#### RAW DATA

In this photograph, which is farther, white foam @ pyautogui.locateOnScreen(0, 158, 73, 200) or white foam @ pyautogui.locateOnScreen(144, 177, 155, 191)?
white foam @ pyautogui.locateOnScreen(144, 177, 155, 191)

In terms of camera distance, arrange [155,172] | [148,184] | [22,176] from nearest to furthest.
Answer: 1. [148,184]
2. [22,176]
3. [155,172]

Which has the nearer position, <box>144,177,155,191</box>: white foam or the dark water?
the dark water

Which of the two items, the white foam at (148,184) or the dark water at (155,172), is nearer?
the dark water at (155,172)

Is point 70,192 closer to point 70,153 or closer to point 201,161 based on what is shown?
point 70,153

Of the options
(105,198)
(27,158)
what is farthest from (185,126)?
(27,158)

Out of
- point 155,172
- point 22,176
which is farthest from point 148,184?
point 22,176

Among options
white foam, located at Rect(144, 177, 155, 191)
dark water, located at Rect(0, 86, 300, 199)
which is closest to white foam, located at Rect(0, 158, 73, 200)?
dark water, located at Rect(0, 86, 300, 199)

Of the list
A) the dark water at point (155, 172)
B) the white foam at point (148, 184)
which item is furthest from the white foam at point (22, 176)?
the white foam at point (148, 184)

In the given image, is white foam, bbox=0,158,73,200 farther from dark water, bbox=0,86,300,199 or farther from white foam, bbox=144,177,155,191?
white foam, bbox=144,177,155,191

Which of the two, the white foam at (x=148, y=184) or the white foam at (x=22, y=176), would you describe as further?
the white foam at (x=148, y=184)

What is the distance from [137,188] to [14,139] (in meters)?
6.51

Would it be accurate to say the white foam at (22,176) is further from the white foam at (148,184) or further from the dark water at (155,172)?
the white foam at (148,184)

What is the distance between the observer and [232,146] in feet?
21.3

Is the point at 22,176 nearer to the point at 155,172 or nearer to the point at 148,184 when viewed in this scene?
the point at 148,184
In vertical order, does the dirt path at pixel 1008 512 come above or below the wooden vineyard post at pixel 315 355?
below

#### PROBLEM STATEMENT
Reproduce the records above without changes, from the line with "What is the distance between" up to and including the last line of the records.

#### PROBLEM SOLUTION
What is the distance between the observer and [232,146] in feet?
21.3

Is the point at 22,176 nearer to the point at 155,172 or nearer to the point at 148,184 when viewed in this scene?
the point at 148,184
In vertical order, does the dirt path at pixel 1008 512 come above or below the wooden vineyard post at pixel 315 355?
below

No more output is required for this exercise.